New passenger car sales dropped by 8.3% y/y (wda) in July, down to 21,816 units, according to figures of the SDA, the car importers’ association. While there were was a slight increase in non-adjusted terms (up 0.8% y/y), the number of working days was two more this year than in 2018. In January-July, passenger car sales fell by 9.1% y/y, reflecting much worse performance earlier this year. There is a strong base effect in play and there will be an even stronger one in August, as sales in July and August 2018 strengthened, in anticipation of the new environmental testing standards that kicked off in September 2018. Respectively, it will lead to strong growth rates from September onward, as sales in H2 2018 fell visibly after the new standards were introduced, as car makers needed some time to adapt.
Skoda traditionally outperformed the market, as it saw a jump of 15.1% y/y in July sales, even though it saw a 2.6% y/y decline in January-July. Still, Skoda remains the undisputed market leader, accounting for 34% of the new car market in January-July. Speaking of new cars, used car sales performed better yet again, rising by 2.6% y/y (wda) in July and falling by only 0.5% y/y in January-July. With an uncertain economy outlook, it is not surprising that sales move towards used cars, which represent a visibly lower investment.

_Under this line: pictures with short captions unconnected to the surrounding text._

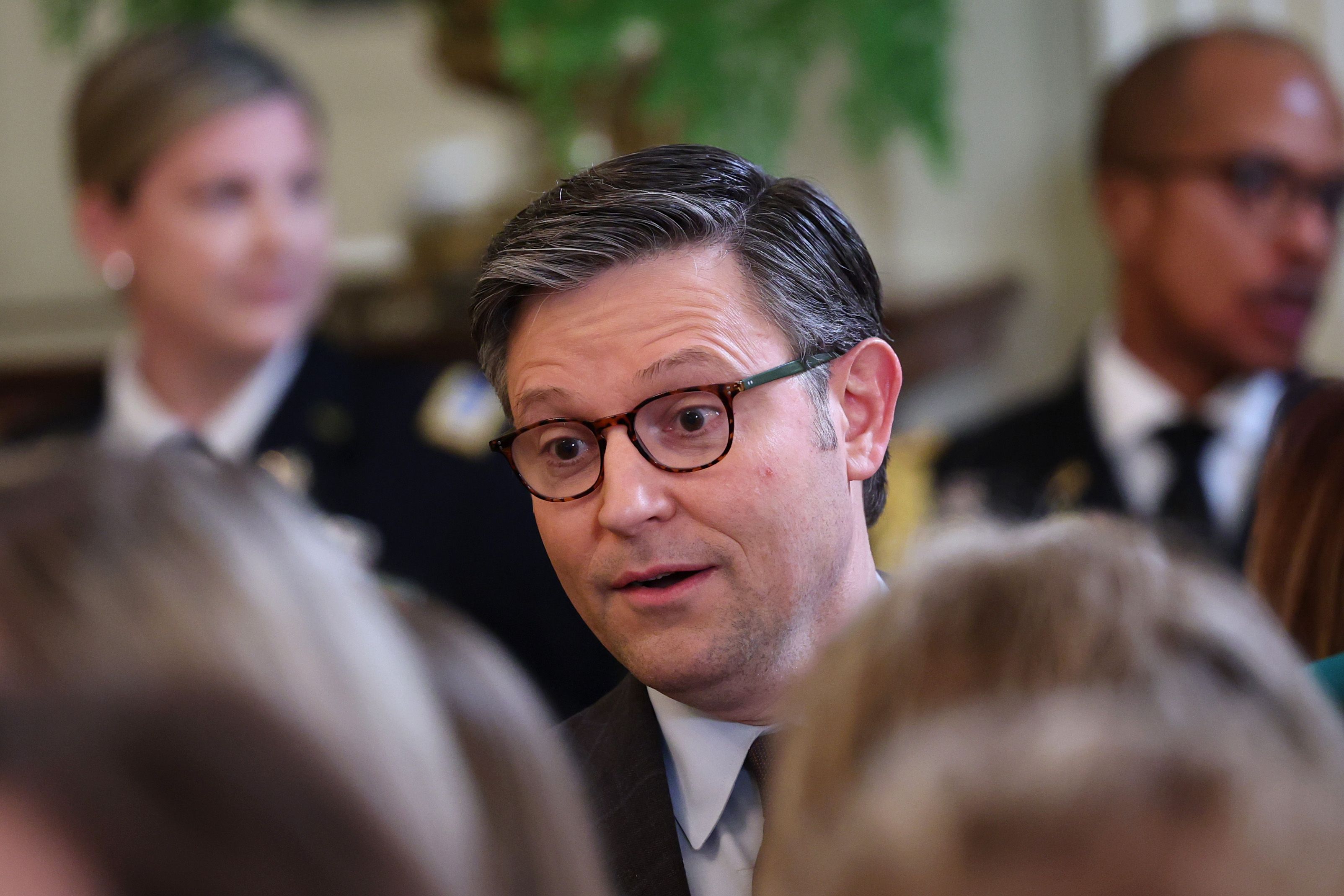 This is Mike Johnson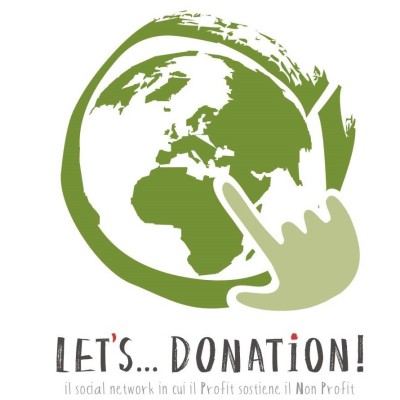 Let's Donation's Logo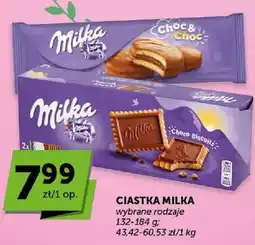 ABC Ciastka Milka wybrane rodzaje oferta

There was a slight rearrangement in sales by type of fuel, as diesel cars performed better than petrol ones for the first time in years, seeing a 6.6% y/y drop in July, compared to 9.1% y/y for petrol ones. Petrol car sales are still in the lead, as they had a 70.2% market share in January-July, higher by 4.2pps y/y, while diesel cars reported a market share at 27.2%, lower by 3.9pps y/y. Yet, there are also some base effects in play, as there was a big adjustment last year due to the new testing standards.
Total vehicle sales fell by 3.1% y/y in July, down to 51,930 units, out of which new vehicle sales fell by 7.1% y/y, while used vehicle sales saw an increase of 3.3% y/y. In January-July, total vehicles fell by 2.7% y/y, with new vehicle sales falling by 4.4% y/y. The overall impression from the market is that demand will be falling further, though a low base will boost growth in later months. Even with that in hand, the odds are that annual sales will decline this year, leaving 2018 as the record high.